Segment Start: EXTRACTED RECORDS

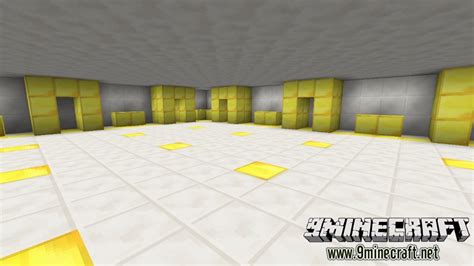 Image result for Minecraft Java Zone Mod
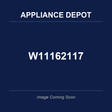 Image Coming Soon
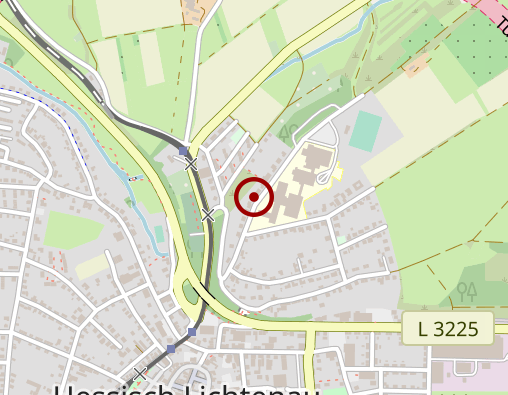 Karte: Quinting Jürgen, Helga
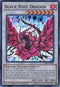 Black Rose Dragon (LC-EN) (LC05-EN004) [Legendary Collection 5D's]
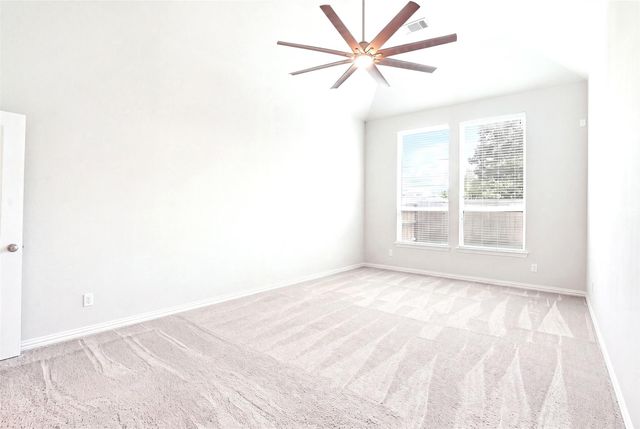30627 Zerene Trace, Brookshire, TX 77423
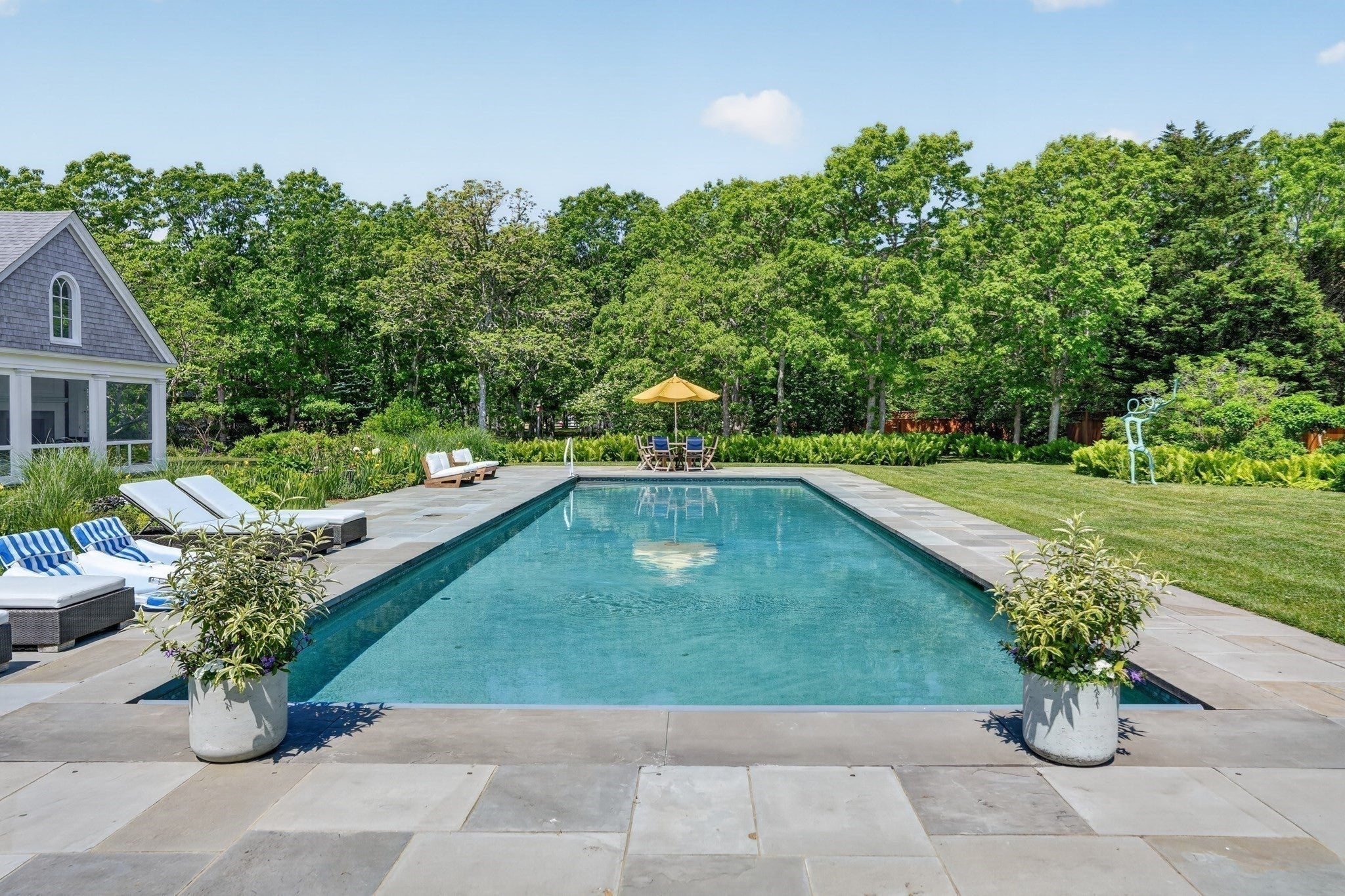 12 Boldwater Road, Edgartown, MA, 12 Boldwater Road, Edgartown, MA Photo #23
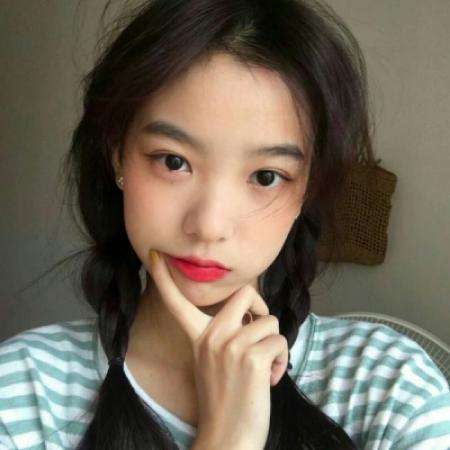 爱你却不直接说，需要对方去体会的星座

Segment End: EXTRACTED RECORDS

_REQUIRED ACTION_
From the line with "Image Coming Soon" down to the final line of the entries above, repeat each line exactly; omit the pictures.

_EXERCISE ANSWER_
 Image Coming Soon
 Karte: Quinting Jürgen, Helga
 Black Rose Dragon (LC-EN) (LC05-EN004) [Legendary Collection 5D's]
30627 Zerene Trace, Brookshire, TX 77423
 12 Boldwater Road, Edgartown, MA, 12 Boldwater Road, Edgartown, MA Photo #23
 爱你却不直接说，需要对方去体会的星座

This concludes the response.